Li Sanli (李三立 (Lǐ Sānlì); 24 August 1935 – 23 April 2022) was a Chinese computer scientist and also an academician of the Chinese Academy of Engineering (CAE), professor of Tsinghua University, dean and professor of School of Computer Engineering and Science in Shanghai University.

== Biography ==
Li was born into a highly educated family in Shanghai, on 24 August 1935. His name "Sanli" (三立) comes from Zuo Zhuan (左传) and means "three Immortalities of speech, morality and meritorious service". In 1951, he entered Tsinghua University, majoring in the Radio Electronics Department. After graduation, he stayed at the university and worked at there. He began graduate work at Soviet Academy of Sciences in 1956 and earned his vice-doctorate under the advisement of C. A. Lebedev in 1960.

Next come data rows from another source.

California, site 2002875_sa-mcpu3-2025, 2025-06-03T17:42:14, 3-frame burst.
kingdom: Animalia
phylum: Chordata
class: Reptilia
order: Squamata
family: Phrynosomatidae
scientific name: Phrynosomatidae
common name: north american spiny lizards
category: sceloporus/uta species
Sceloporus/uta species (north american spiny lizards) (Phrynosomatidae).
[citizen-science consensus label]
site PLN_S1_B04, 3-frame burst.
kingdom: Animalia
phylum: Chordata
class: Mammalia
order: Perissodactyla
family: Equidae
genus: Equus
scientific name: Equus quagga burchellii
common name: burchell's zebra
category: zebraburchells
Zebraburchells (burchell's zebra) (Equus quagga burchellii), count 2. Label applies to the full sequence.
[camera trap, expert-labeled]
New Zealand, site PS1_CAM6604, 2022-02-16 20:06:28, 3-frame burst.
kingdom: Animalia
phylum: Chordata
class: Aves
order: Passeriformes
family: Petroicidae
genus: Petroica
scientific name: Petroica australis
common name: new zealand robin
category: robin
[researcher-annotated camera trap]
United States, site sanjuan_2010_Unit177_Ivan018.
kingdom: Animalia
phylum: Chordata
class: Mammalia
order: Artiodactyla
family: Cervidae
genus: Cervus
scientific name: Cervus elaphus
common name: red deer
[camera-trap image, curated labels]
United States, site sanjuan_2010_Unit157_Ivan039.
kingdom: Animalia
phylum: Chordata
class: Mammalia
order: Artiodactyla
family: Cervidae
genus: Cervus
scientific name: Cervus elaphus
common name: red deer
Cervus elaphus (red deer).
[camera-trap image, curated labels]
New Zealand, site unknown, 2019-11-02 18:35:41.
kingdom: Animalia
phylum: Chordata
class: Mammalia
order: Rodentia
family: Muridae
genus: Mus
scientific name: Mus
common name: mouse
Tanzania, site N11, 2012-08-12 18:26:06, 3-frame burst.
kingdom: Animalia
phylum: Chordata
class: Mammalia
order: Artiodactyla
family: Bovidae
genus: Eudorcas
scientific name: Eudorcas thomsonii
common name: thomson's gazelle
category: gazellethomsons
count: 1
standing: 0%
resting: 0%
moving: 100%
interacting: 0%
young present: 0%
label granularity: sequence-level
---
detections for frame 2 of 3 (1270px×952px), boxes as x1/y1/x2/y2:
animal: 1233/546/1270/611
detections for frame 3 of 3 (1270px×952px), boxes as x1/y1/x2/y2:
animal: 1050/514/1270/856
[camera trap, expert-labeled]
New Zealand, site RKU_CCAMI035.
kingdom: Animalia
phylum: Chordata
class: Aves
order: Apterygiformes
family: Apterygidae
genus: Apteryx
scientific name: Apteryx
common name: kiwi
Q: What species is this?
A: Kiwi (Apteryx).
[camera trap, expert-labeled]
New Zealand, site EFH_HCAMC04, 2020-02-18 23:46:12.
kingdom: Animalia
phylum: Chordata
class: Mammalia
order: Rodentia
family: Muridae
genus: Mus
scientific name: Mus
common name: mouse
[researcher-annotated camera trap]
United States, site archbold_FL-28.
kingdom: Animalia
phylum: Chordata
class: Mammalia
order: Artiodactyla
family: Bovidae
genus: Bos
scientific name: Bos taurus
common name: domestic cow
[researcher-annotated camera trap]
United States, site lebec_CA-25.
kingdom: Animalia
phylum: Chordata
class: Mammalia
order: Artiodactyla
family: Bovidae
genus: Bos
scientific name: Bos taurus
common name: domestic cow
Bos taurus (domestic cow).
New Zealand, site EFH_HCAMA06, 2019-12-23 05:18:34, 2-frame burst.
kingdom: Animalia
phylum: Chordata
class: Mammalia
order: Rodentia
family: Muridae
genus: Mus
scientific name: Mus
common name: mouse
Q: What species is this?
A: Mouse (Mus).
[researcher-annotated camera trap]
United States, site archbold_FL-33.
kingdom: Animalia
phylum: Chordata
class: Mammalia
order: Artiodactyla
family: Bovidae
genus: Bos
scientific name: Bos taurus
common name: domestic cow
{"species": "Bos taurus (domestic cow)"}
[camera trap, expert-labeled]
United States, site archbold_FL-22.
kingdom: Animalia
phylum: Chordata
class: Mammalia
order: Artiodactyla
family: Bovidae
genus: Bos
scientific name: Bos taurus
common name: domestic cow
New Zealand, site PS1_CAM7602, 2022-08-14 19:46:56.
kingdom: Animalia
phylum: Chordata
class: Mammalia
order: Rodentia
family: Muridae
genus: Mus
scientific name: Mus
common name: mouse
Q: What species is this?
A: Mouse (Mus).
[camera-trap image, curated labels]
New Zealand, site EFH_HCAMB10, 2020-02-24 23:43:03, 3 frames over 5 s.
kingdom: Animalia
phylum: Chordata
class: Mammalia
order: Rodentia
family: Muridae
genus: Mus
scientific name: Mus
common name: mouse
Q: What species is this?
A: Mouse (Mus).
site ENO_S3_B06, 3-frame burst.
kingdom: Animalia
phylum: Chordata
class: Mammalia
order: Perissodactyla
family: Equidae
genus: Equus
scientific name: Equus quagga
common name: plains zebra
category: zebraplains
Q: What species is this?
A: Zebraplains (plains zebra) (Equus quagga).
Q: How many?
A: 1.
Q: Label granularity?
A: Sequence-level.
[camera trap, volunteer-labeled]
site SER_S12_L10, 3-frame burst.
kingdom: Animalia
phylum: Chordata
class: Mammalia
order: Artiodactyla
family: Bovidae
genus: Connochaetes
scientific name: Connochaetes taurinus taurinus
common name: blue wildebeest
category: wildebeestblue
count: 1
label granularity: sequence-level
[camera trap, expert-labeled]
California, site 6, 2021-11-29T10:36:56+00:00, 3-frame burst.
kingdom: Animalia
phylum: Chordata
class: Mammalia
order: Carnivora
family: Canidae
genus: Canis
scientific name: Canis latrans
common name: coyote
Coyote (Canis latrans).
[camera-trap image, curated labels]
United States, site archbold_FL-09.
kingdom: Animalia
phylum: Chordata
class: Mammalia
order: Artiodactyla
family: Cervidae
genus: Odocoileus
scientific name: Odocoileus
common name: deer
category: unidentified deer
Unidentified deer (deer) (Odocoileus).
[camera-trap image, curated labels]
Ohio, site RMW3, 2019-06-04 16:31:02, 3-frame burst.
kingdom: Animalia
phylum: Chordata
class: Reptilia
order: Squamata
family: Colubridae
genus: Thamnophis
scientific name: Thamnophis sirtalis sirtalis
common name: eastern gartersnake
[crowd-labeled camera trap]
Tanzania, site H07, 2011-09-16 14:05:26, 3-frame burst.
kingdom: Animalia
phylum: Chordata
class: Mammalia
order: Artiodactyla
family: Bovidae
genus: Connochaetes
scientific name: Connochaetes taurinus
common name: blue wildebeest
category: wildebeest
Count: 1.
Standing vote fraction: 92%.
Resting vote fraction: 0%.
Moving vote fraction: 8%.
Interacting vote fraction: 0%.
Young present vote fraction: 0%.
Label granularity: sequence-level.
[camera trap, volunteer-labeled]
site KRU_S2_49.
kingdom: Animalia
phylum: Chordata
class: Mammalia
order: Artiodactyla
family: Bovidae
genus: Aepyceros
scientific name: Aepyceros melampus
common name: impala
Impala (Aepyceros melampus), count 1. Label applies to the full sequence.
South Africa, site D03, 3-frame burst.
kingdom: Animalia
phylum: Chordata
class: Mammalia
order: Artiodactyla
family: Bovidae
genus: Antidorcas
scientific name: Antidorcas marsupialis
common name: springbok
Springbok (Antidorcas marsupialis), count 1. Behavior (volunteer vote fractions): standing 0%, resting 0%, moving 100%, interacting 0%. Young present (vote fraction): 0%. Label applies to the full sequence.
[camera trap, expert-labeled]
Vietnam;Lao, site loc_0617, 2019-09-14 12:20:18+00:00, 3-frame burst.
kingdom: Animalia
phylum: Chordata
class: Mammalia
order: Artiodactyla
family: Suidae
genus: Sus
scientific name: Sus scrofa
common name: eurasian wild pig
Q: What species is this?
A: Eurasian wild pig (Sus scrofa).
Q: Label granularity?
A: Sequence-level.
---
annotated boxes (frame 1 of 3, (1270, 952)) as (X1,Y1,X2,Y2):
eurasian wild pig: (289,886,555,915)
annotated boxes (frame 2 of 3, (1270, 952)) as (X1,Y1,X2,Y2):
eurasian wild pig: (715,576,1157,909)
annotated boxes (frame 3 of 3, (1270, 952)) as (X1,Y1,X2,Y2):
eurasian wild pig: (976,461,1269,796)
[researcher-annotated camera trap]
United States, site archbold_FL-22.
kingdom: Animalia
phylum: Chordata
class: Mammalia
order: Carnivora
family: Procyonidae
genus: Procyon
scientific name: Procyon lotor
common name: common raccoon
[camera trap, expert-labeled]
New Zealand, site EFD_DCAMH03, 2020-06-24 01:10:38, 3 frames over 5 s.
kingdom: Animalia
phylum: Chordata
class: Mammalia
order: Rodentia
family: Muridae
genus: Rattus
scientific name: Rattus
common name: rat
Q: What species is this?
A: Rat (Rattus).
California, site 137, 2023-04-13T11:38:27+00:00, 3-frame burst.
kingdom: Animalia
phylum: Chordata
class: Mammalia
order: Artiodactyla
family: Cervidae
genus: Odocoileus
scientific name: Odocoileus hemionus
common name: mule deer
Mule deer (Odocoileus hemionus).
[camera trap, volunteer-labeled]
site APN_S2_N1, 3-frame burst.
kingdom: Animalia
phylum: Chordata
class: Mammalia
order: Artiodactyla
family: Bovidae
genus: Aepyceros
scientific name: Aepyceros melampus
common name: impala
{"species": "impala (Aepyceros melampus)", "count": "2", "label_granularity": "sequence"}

He returned to China in 1960 and continued to teach at Tsinghua University. In 1961, he became leader of the Operation Control Group of Tsinghua University for developing electronic tube computer 911. In 1972, he was responsible for developing a 724 computer system with small and medium-sized integrated circuits as the main components. In 1988, he concurrently served as dean of the School of Computer Engineering and Science, Shanghai University. In 2000, he was responsible for the successful development of the cluster system "Ziqiang 2000" with 220 processors in Shanghai University. In August 2003, he developed a "Shenchao 21C" supercomputer with 256 CPUs and a peak speed of 1.5 trillion times for Shenzhen University. In 2004, his research team cooperated with Hewlett-Packard to complete a supercomputer "Shangda Ziqiang 3000" with a total of 352 CPUs and a peak speed of more than 2 trillion times in Shanghai University.

On 23 April 2022, he died of an illness in Beijing, at the age of 86.

== Contributions ==
Li was one of China's pioneers in computer science and engineering. He has won many domestic awards for research in the fields of computer architecture and organization. The achievement of "cluster- based high performance computer Ziqian2000," which was organized by Li at Shanghai University, won the First Grade Award from the government of Shanghai in 2001. In addition, the president of Hong Kong Polytechnic University offered him the university's Outstanding Scholar Award in 1995.

Li has published 12 books and more than 100 papers in key journals and at international conferences. Of these, his book "RISC-Single and Multiple Issuing Architecture" won the Special Grade Award for Excellent Academic Books conferred by State Education Commission.

Li was also a deputy director of the Information Technology Consultant Committee of Shanghai Municipal Government and executive director of the Chinese Computer Federation. He was the chief scientist on the High Performance Computing project of the State Climbing Program from 1995 to 2000 and has served as co-chairperson in Computer Disciplines of the Academic Degree Committee of the China State Council. He was elected vice-president and president of the IEEE Mainland Section separately in 1993/1994 and 1995/1996. He was also elected seven times to serve on the board of directors of EUROMICRO, a well-known European computer association, from 1984 to 1997.